- Born: Padaala Kalyani 31 October
- Occupation: Actress
- Years active: 2000–present
- Known for: Character roles in films
- Notable work: Performing harikatha continuously for 114 hours 45 minutes and 55 seconds.

= Karate Kalyani =

Indian actress

Padaala Kalyani (born 31 October), better known as Karate Kalyani, is an Indian character actress, comedian and harikatha artist from Vizianagaram, Andhra Pradesh. She works predominantly in Telugu cinema.

== Personal life ==
Padaala Kalyani was born on 31 October to Padaala Ramdas, who was a mridangam and harikatha artist in All India Radio, and Vijaya Lakshmi. She hails from Vizianagaram. She has two brothers. She holds a black belt in karate. In an interview, she said she is an avid believer in horoscope. She was married twice and divorced both her husbands. In an interview she said that she tried to commit suicide a few times due to problems in her family. In May 2022, Hyderabad Child Welfare Department alleged that Kalyani adopted a three-month child against the regulations. Kalyani denied the allegations and stated that she did not kidnap nor runaway with the child and that she was only giving care to the baby and was waiting for her to turn 1-year old so she could be legally adopted.

== Career ==
Kalyani predominantly works in the Telugu cinema and is known for her roles in films like Krishna, Chatrapathi and Mirapakay. She has also done some vamp characters in films. She established Adhibhatla Kalapeetham to promote harikatha. In June 2015, she entered in to the Limca Book of Records for performing harikatha continuously for 114 hours 45 minutes and 55 seconds. She participated in a debate on the casting couch phenomenon with Sri Reddy Mallidi. She did not support her because of her false allegations and assaulted her on live television. In 2020, she participated in the Telugu reality TV show Bigg Boss in season 4 hosted by Nagarjuna as a contestant.

________________

### What is being asked
Output the passage from the Karate Kalyani article starting at "Indian actress" up to and including "in Telugu cinema.", copied word for word. The listing that follows is not required for the task.

### Stored data
________________

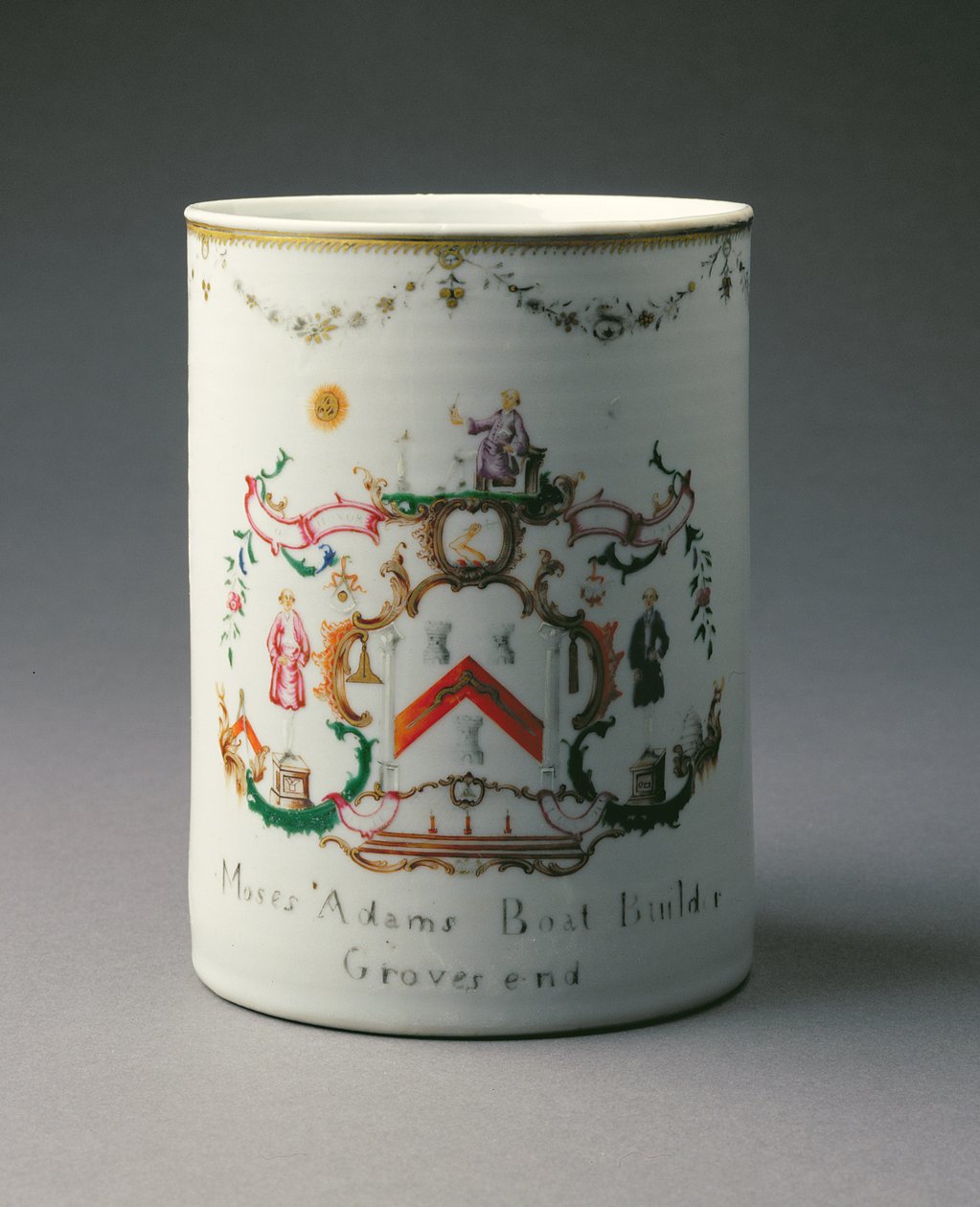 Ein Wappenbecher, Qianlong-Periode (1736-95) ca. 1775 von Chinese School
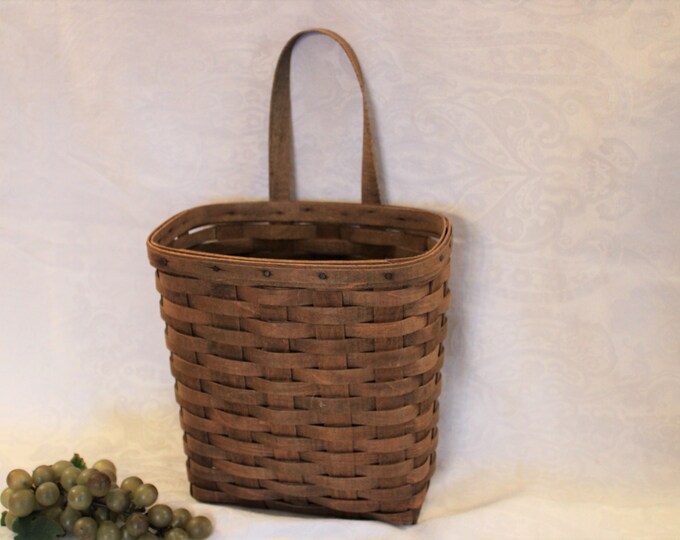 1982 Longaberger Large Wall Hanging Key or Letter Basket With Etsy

________________

### Answer section
Indian actress

Padaala Kalyani (born 31 October), better known as Karate Kalyani, is an Indian character actress, comedian and harikatha artist from Vizianagaram, Andhra Pradesh. She works predominantly in Telugu cinema.